La solution de l’amende me paraît donc un peu simpliste. Ce seraient encore et toujours les mêmes qui auraient les moyens de payer ! Au lieu d’instituer une amende pénalisante pour les plus pauvres, essayons donc plutôt de mettre en œuvre le dispositif pédagogique contenu dans ce projet de loi, et de nous y tenir ! Si, finalement, il se révélait nécessaire d’exiger de l’argent des internautes, mieux vaudrait les forcer à acheter des logiciels de téléchargement autorisé ou des pare-feux !

Mme la présidente. La parole est à M. Ivan Renar, pour explication de vote.

M. Ivan Renar. Nous avons là le seul vrai débat peut-être d’une journée qui ne sera pas nécessairement historique. Quoique…

Pour parler franchement, j’ai trouvé les propositions de M. Retailleau intéressantes.

Nos concitoyens, effectivement, ne sont pas traités de la même façon selon le niveau technologique atteint sur leur territoire de résidence. C’est une réalité que l’amendement de M. Retailleau tend à prendre en compte.

Cet amendement permet aussi d’éviter de constituer un fichier, dont on ne connaît jamais vraiment le destin. En effet, le croisement des fichiers a abouti, aux quatre coins du monde, au meilleur comme au pire ! On croit ainsi être inscrit sur le fichier de la HADOPI, et on se retrouve sur celui de Mme Edvige, pour reprendre un mot de mon petit-fils ! (Sourires.)

Un autre aspect intéressant de cet amendement est qu’il tend à transformer le débit supporté par les internautes contrevenants en crédit pour les créateurs et les auteurs.

Tout à l’heure, notre collègue Michel Thiollière évoquait l’amende comme une vieille recette, mais il en va des vieilles recettes comme des vieilles marmites : c’est dans celles-ci que l’on fait la meilleure soupe ! (Nouveaux sourires.)

Néanmoins, la question du montant de l’amende m’inspire une certaine inquiétude. En effet, dans les rares procès qui se sont tenus en France sur cette matière, les réquisitions des procureurs ont souvent été assez lourdes.

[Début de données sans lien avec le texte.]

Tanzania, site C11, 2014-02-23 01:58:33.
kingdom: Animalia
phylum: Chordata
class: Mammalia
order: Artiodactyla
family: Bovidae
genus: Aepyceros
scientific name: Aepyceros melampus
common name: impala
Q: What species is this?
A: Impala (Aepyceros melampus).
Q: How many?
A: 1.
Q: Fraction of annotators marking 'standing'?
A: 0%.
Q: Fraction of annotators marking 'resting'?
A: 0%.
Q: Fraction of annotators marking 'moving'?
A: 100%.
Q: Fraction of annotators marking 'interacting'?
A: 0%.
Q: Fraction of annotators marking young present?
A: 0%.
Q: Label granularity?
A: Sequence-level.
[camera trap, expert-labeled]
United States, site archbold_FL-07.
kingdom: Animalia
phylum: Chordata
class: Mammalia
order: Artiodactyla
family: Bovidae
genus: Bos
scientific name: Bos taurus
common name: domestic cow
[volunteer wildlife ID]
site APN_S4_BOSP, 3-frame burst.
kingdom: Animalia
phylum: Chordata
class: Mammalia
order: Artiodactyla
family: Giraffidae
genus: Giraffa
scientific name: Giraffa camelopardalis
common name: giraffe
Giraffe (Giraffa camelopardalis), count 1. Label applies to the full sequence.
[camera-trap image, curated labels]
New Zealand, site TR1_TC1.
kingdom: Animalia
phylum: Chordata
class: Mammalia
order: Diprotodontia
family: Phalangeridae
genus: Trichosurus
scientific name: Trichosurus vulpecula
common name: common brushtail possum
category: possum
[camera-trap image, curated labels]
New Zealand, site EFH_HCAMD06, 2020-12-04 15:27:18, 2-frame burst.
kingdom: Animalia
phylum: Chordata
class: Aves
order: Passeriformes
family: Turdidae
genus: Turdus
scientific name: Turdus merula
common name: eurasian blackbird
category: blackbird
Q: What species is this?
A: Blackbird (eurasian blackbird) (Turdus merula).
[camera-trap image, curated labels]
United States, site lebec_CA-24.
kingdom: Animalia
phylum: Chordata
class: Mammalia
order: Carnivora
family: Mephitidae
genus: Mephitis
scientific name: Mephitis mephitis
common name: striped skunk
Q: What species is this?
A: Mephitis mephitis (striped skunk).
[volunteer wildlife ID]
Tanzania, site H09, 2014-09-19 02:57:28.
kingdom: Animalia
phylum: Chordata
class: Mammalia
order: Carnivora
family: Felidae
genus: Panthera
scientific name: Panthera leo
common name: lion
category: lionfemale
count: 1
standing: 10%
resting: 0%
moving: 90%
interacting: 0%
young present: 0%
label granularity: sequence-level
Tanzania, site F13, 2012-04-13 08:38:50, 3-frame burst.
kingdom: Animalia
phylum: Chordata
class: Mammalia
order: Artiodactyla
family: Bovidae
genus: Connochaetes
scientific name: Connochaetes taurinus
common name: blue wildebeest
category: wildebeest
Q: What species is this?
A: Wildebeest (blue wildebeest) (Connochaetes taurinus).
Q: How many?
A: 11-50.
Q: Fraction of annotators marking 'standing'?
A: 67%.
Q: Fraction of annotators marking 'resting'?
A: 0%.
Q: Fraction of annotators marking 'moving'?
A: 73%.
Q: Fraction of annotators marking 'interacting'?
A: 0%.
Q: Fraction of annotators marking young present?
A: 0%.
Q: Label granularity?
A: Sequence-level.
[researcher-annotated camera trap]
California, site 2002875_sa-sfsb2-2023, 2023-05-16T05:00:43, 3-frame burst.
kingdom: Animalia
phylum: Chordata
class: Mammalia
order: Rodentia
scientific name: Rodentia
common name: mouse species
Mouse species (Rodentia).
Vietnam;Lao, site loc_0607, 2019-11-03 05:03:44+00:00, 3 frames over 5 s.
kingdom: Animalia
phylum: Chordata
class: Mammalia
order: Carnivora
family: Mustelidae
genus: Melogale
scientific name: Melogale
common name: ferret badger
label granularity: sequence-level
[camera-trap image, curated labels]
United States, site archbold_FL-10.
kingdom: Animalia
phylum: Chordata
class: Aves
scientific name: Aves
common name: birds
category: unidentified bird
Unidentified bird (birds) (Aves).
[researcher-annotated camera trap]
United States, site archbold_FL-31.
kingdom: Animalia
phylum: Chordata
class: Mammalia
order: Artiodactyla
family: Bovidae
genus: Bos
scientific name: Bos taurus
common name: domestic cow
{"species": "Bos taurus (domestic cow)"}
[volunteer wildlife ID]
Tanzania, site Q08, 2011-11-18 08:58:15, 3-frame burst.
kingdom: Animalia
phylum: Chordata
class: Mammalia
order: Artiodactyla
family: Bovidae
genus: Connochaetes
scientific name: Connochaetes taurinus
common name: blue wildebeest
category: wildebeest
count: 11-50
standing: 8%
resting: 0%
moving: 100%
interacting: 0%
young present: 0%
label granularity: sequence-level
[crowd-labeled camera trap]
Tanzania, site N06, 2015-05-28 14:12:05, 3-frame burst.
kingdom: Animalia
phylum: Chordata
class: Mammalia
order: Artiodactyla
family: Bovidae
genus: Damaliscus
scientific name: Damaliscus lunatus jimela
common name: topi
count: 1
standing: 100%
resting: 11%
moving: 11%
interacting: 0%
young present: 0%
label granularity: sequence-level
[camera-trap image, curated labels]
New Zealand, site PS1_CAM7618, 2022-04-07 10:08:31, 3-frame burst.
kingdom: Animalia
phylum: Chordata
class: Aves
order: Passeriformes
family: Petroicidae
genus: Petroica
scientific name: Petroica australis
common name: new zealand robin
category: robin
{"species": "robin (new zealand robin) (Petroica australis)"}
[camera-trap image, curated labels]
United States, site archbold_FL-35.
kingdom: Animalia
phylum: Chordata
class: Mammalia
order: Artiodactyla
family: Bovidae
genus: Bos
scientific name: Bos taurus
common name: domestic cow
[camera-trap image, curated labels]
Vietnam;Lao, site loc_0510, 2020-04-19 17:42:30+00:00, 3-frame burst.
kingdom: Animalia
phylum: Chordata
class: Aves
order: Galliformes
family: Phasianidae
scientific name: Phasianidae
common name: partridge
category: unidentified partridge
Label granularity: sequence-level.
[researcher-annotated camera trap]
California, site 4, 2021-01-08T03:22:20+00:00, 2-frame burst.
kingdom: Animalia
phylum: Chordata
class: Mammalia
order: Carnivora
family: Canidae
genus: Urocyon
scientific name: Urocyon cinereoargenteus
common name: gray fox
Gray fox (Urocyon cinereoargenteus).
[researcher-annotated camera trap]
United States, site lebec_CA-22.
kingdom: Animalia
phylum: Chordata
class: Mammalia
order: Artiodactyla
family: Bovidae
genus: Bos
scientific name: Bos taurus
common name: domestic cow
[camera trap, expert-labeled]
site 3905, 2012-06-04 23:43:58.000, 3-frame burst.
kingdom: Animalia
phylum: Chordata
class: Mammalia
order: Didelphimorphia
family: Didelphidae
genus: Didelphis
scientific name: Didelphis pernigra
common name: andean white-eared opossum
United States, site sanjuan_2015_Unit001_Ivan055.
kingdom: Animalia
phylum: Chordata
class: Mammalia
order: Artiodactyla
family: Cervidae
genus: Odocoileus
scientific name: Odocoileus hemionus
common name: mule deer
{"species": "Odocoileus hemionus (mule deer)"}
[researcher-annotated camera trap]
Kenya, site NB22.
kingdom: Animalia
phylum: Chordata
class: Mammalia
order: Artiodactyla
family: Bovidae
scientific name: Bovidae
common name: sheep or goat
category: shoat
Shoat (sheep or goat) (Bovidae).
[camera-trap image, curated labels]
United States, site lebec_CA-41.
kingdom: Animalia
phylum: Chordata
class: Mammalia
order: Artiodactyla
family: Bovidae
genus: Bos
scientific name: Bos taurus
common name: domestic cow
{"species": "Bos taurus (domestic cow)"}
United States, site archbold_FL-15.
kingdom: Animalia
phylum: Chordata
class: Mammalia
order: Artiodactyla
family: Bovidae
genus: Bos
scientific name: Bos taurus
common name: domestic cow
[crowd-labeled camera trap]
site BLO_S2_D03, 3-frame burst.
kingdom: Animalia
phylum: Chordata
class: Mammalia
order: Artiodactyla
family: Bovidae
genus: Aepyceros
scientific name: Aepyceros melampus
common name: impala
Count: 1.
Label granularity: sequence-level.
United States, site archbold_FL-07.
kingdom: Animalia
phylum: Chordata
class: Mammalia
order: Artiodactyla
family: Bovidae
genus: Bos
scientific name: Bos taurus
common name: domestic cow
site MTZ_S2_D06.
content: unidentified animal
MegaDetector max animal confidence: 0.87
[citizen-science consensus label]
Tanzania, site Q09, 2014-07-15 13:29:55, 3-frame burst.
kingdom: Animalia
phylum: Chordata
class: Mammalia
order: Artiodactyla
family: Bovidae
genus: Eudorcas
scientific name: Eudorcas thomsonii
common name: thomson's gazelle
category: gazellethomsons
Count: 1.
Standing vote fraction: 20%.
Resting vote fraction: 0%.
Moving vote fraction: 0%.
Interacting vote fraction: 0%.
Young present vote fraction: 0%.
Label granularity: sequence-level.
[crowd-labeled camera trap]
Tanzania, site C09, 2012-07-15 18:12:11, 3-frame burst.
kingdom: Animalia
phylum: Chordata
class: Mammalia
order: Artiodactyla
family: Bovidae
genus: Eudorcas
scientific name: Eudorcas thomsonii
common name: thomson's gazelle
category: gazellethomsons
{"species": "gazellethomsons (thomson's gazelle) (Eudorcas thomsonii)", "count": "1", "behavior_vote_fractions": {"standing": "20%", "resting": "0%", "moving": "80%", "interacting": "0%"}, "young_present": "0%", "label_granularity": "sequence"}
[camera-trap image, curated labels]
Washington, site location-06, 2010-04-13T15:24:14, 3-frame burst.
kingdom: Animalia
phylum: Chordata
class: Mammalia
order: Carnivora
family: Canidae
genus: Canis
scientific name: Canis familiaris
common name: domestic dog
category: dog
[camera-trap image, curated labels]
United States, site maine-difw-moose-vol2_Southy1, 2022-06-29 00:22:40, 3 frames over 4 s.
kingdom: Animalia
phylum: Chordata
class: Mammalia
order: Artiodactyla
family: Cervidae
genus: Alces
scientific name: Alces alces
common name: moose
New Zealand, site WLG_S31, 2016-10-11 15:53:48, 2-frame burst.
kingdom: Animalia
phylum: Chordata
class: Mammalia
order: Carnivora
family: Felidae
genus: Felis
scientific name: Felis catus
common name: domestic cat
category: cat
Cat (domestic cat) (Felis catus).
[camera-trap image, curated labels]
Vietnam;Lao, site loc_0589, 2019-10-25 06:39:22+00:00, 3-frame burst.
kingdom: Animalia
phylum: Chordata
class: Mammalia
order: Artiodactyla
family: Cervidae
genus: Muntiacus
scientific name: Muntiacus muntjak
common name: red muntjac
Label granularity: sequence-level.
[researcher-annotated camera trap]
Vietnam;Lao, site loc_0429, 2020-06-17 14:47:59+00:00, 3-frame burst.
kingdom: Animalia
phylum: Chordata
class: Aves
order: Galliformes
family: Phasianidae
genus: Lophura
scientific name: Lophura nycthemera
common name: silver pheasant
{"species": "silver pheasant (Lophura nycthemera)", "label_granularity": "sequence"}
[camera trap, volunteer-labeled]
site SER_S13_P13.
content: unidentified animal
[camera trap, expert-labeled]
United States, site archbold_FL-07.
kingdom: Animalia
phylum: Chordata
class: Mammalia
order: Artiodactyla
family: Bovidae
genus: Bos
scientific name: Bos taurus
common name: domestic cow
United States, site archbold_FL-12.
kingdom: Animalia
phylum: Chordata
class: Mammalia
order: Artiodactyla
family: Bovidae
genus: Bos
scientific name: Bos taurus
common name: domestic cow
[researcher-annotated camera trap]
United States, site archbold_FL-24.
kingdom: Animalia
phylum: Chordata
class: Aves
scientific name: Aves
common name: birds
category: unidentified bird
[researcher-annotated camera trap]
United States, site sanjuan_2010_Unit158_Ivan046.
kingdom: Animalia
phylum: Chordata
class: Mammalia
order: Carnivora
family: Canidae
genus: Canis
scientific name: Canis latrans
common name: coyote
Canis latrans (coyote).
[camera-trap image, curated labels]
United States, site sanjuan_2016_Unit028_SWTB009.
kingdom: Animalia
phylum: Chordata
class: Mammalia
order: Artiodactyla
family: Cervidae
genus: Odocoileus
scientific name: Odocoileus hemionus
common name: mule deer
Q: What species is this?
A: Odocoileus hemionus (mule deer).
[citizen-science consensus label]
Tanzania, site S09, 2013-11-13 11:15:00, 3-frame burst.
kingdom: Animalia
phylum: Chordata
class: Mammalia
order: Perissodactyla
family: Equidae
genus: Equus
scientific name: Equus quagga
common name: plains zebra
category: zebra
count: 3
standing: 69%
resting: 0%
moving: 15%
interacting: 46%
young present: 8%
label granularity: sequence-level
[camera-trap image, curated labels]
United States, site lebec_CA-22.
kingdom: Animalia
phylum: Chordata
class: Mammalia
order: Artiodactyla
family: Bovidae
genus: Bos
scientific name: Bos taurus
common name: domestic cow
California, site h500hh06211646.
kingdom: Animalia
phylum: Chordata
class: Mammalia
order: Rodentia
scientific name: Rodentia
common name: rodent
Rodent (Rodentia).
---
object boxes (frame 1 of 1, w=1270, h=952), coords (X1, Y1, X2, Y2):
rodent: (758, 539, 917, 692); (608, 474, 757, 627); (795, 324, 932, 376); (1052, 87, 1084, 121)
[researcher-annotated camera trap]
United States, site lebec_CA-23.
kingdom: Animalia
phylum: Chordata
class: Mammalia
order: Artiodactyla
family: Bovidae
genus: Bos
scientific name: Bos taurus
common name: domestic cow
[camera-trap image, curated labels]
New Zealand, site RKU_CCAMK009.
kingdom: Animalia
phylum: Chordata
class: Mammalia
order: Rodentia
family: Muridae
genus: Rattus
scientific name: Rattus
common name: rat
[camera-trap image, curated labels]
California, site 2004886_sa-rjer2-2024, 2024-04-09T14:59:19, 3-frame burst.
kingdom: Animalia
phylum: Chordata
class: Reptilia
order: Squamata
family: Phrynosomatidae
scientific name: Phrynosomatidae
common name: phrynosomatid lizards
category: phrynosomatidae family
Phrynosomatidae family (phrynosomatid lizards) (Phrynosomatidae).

Cette inquiétude fait que nous n’irons pas jusqu’à céder à la tentation d’émettre un vote positif. Nous nous abstiendrons, en soulignant toutefois l’intérêt de cet amendement, qui aura permis d’éclairer notre chemin. Cette position nous permet également de préserver l’avenir de l’amendement n° 142, qui deviendra sans objet si l’amendement de M. Retailleau est adopté.